Escribo desde la cama. Suena ‘A partir de mañana’ de Alberto Cortez a todo volumen. Y en bucle. Esa es una de las cosas que más le sorprendía a P. cuando vivíamos juntos: que podía escuchar la misma canción durante días e incluso semanas sin cansarme. Puede que luego me enrolle con ‘Castillos en el aire’. Estos gustos musicales de ayer, hoy y siempre se los debo a mi padre, que en cuanto a música moderno, lo que se dice moderno, nunca fue. Se lo agradezco. Gracias a él puedo vibrar con Nana Mouskouri, Gloria Lasso o incluso Jorge Sepúlveda.
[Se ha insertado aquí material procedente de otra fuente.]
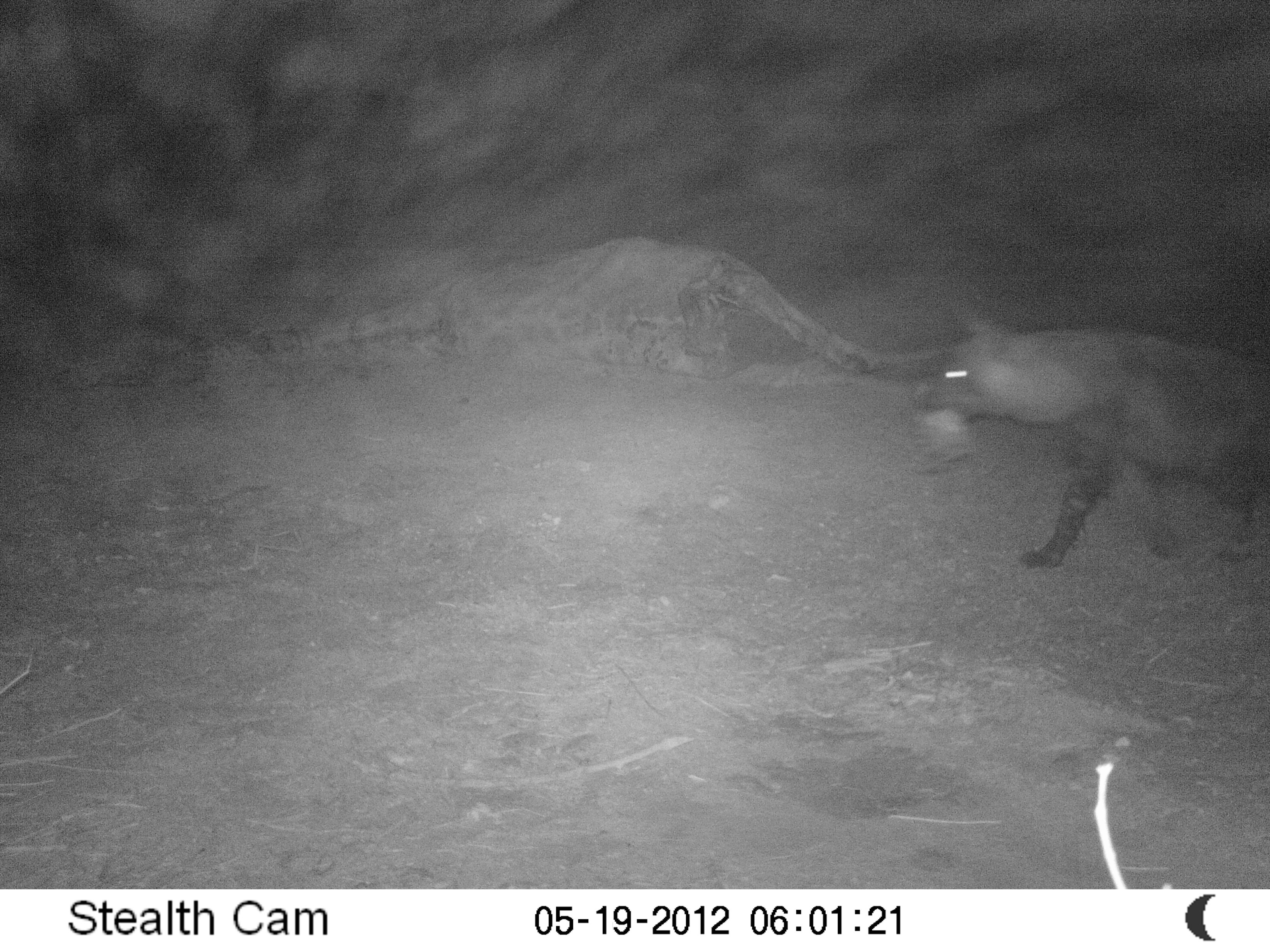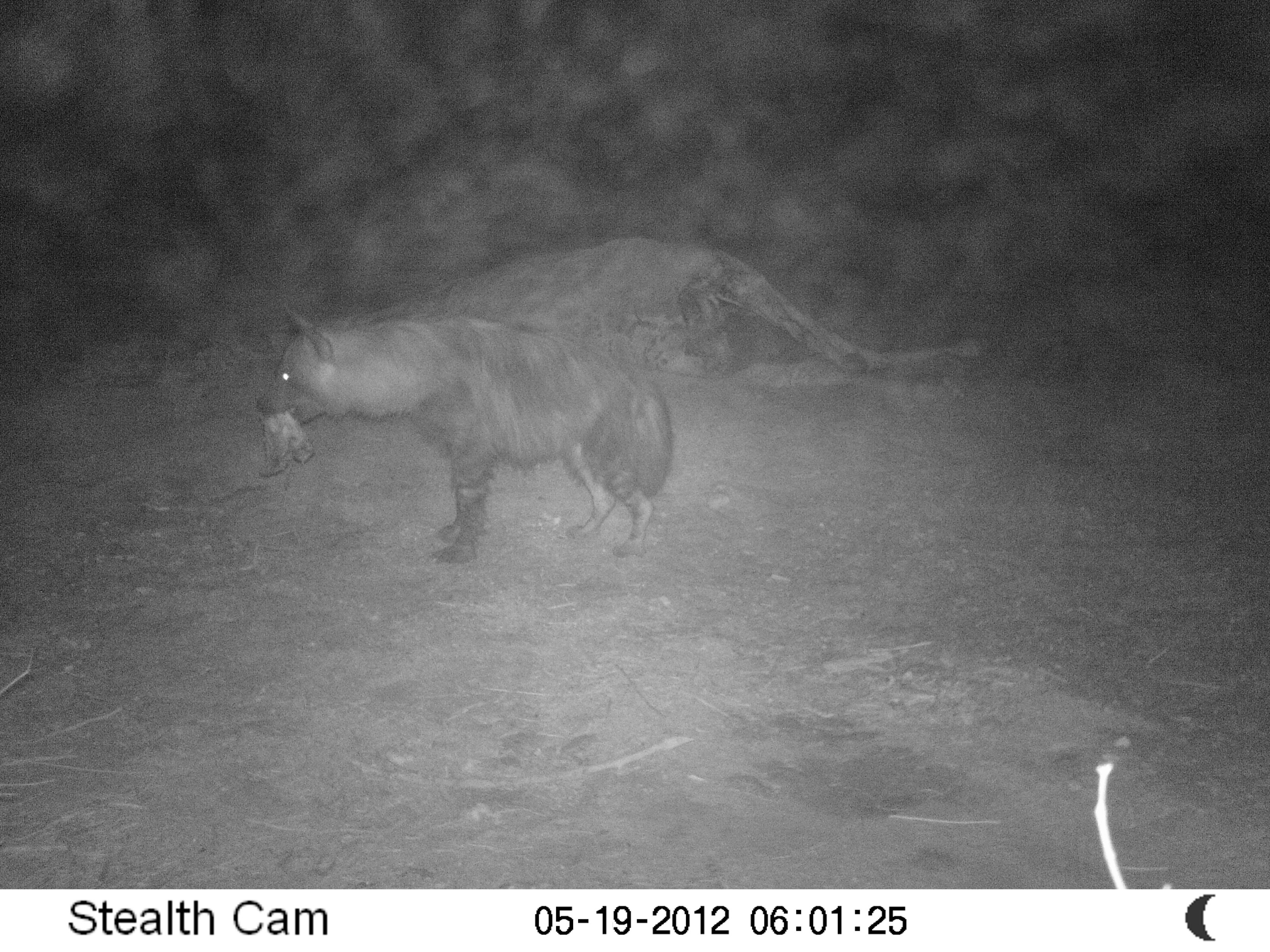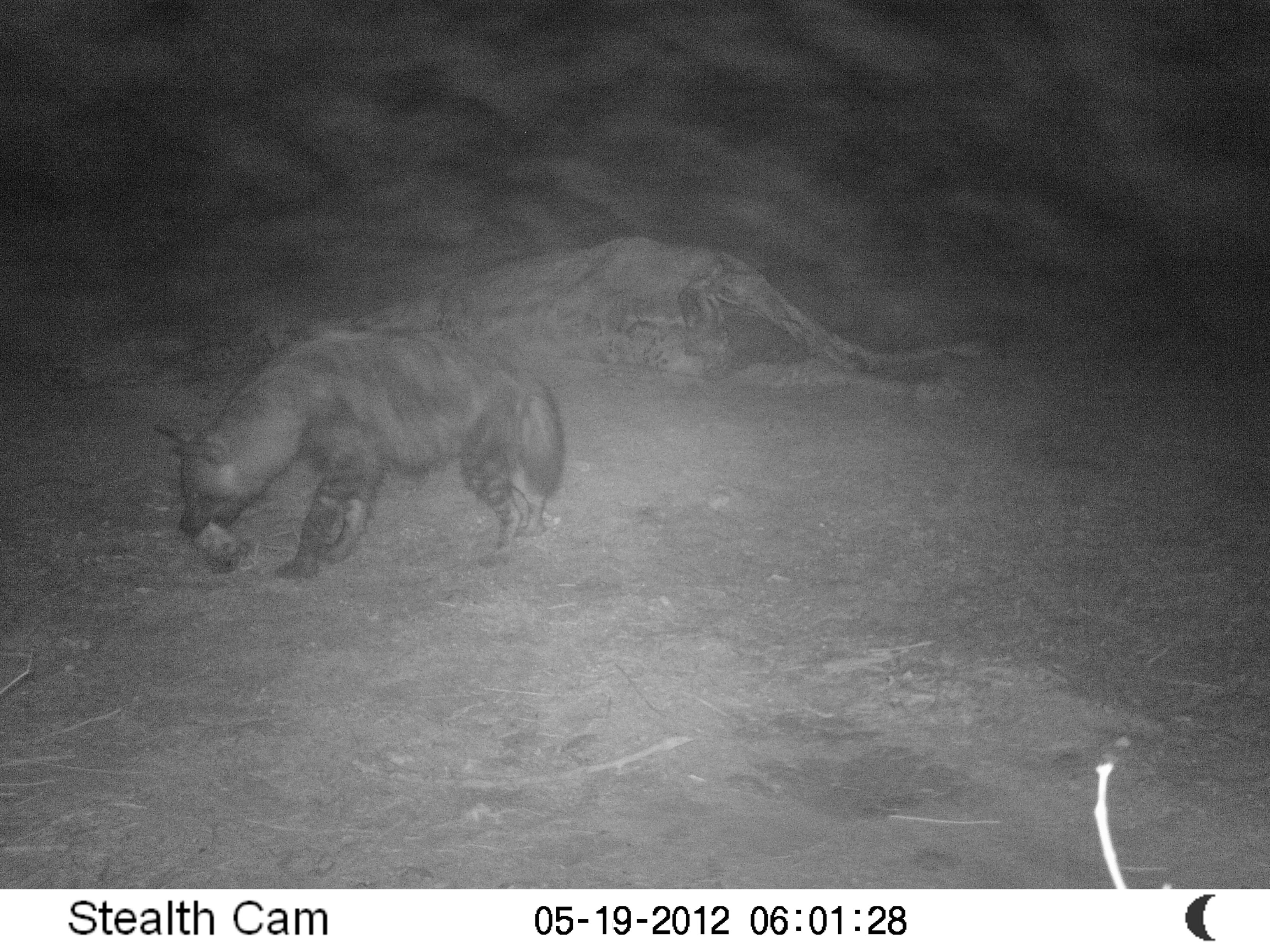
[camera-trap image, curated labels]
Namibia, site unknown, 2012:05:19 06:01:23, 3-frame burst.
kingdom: Animalia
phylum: Chordata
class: Mammalia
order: Carnivora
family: Hyaenidae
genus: Parahyaena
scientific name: Parahyaena brunnea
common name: brown hyena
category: hyaena brunnea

Ayer estuvo Santiago Segura en el ‘Deluxe’ y acabamos hablando de música. Yo le dije que cada vez tolero menos a estos chicos y chicas jóvenes que cuando cantan exponen en tres minutos y medio un muestrario de agudos. La imagen que se me viene a la cabeza cuando escucho a alguien así es la de un comercial de monturas de gafas que te muestra su mercancía encima de una mesa de cristal. Para mí cantar no es una competición sobre quién tiene los agudos más impactantes. Cantar tiene mucho que ver con hablar en la cama mientras haces el amor. Frases cortas pronunciadas en momentos certeros que amenazan con convertirse en únicos. Cantar es que te cojan de la mano, te acompañen al pico de una montaña y luego te suelten para que te estampes contra tu realidad. Que te mientan y te lo creas. Y que pese a todo te hayan hecho tan emocionante el viaje que desees volver a empezar, porque una canción no es más que un trozo de vida inacabado en busca de sentido. Todo lo demás es encajar notas con mayor o menor destreza.